--- Provided passage Enclosed Below ---
I don’t talk too much about triggers in my writing. It’s not an easy thing to talk about, but honestly I am finding that the more I talk about them, the less power they have over me.
In the 3 years I have been writing in my blog, I don’t think I have really talked about living with triggers too much. I tend to shy away from that – maybe it’s because for a while it felt like a sense of disempowerment for me – shame for going through it, maybe even embarrassment?
It’s not an easy thing to talk about, and for the simple reasons it’s a fear of triggering myself talking about triggers; its like walking on egg shells.
I didn’t start experiencing triggers from my past until I got married and had kids; when I had a chance to move out and away from the place I was abused in, and started to slowly allow myself to feel a little more without the emotional wall in front of me.
Triggers are hard because you never know when they are going to happen. They hijack you out of your sense of self and it’s incredibly hard to bring that sense of self back.
Sometimes when they happen it’s hard to differentiate between the “past” and the “now”, and it’s emotionally draining.
Triggers can be anything from the sound of something, to the smell of something. It can happen when the lighting is just right, or to the quick flashback of a memory. It can happen out of nowhere, and there doesn’t have to be a reason; sometimes it just happens.
--- End of Enclosed Provided passage ---
» Exercise objective
In the post about living with triggers, what reason does the writer give in the sentence beginning "It's not an easy thing to talk about, and for the simple reasons" for why the subject is hard to discuss? Answer in one to three sentences. The records that follow were taken from a different source than the post.
--- Data listing Enclosed Below ---
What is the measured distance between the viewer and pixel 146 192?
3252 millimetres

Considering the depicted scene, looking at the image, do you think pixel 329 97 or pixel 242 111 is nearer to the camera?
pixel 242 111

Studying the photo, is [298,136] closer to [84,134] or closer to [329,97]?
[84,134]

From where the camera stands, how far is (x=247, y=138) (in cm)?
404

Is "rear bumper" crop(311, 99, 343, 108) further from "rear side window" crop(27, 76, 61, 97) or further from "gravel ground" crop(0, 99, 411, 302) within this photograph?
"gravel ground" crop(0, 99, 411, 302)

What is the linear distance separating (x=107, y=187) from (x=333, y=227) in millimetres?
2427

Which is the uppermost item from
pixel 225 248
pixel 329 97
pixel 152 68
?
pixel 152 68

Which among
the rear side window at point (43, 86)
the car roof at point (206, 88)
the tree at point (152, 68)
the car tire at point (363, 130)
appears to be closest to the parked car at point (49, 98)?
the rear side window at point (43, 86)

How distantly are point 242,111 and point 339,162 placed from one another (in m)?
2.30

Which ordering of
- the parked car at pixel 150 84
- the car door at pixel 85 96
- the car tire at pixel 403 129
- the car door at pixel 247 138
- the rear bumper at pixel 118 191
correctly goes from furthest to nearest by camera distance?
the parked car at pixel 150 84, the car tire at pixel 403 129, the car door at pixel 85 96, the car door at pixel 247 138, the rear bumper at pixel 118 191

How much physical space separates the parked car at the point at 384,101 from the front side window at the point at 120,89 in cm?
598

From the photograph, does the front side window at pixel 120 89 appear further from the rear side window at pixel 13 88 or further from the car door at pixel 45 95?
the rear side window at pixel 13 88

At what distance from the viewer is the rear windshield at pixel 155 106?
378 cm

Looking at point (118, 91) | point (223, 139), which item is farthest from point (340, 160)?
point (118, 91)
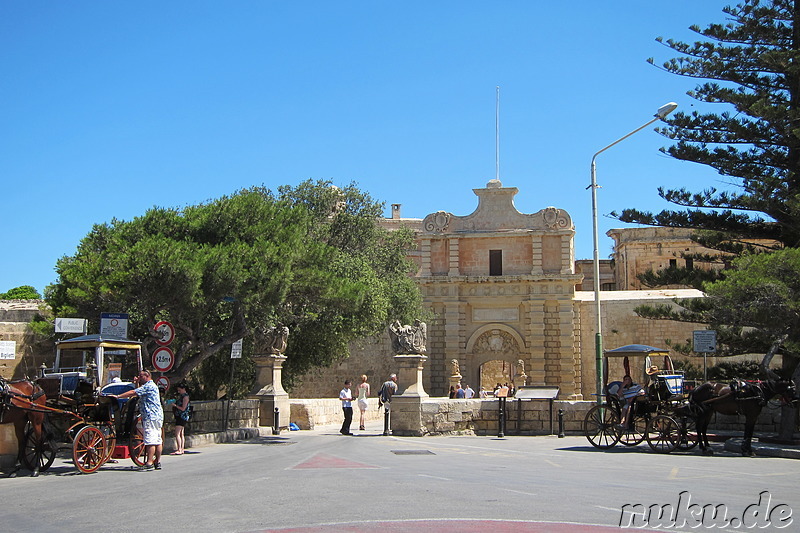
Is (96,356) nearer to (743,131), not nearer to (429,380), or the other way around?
(743,131)

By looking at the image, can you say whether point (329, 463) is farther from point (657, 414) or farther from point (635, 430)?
point (657, 414)

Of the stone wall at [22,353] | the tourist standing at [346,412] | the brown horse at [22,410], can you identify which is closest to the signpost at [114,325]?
the brown horse at [22,410]

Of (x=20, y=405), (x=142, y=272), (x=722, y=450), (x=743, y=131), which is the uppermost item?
(x=743, y=131)

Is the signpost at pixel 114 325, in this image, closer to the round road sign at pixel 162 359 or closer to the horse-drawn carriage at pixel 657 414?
the round road sign at pixel 162 359

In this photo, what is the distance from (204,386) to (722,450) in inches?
632

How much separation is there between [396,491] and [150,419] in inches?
164

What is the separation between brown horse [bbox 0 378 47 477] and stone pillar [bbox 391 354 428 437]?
873 centimetres

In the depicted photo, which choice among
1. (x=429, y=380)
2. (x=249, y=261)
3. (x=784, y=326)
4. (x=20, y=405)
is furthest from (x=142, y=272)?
(x=429, y=380)

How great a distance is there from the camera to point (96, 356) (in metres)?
12.6

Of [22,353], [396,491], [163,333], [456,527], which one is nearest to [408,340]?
[163,333]

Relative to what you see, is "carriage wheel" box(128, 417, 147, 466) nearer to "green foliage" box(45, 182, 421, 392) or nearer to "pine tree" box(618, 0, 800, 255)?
"green foliage" box(45, 182, 421, 392)

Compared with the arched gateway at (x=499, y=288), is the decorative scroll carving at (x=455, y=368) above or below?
below

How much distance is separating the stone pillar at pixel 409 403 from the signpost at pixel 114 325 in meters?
6.88

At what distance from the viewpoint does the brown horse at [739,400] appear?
13.4m
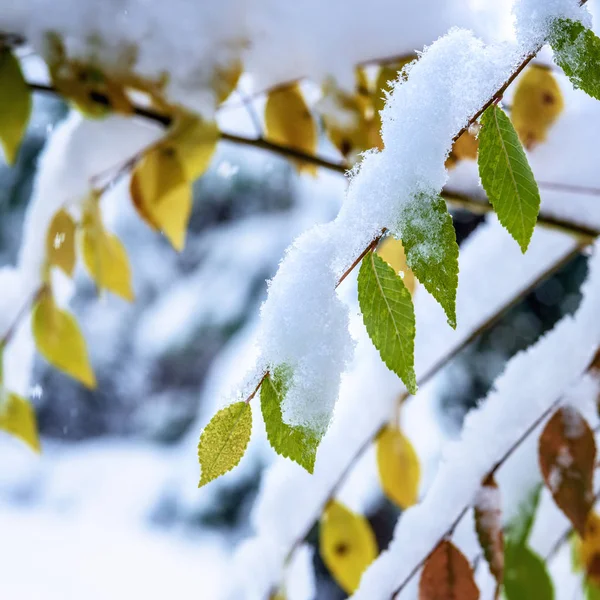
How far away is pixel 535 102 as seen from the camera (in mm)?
501

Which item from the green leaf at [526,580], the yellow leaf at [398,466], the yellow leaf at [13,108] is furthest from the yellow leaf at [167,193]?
the green leaf at [526,580]

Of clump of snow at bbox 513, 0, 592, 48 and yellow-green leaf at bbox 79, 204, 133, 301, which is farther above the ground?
clump of snow at bbox 513, 0, 592, 48

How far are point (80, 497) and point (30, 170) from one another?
848 millimetres

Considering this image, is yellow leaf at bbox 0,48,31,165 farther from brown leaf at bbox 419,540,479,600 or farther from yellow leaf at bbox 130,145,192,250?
brown leaf at bbox 419,540,479,600

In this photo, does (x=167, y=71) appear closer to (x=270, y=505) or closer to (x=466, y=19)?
(x=466, y=19)

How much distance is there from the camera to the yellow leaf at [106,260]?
23.4 inches

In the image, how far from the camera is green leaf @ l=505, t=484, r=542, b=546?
0.42m

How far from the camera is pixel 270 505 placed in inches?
22.6

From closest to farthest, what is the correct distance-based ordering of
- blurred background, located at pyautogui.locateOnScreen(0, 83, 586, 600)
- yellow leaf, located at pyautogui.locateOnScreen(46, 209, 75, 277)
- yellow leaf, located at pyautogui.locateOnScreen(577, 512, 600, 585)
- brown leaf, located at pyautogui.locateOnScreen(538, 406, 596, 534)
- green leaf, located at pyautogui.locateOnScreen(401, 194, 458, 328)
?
green leaf, located at pyautogui.locateOnScreen(401, 194, 458, 328), brown leaf, located at pyautogui.locateOnScreen(538, 406, 596, 534), yellow leaf, located at pyautogui.locateOnScreen(577, 512, 600, 585), yellow leaf, located at pyautogui.locateOnScreen(46, 209, 75, 277), blurred background, located at pyautogui.locateOnScreen(0, 83, 586, 600)

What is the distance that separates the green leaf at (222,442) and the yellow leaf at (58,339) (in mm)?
412

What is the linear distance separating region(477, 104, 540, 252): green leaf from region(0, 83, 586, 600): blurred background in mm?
--- End of Enclosed Data listing ---
» Answer to this task
The writer fears that talking about triggers could itself set off a trigger. The writer compares this to walking on eggshells.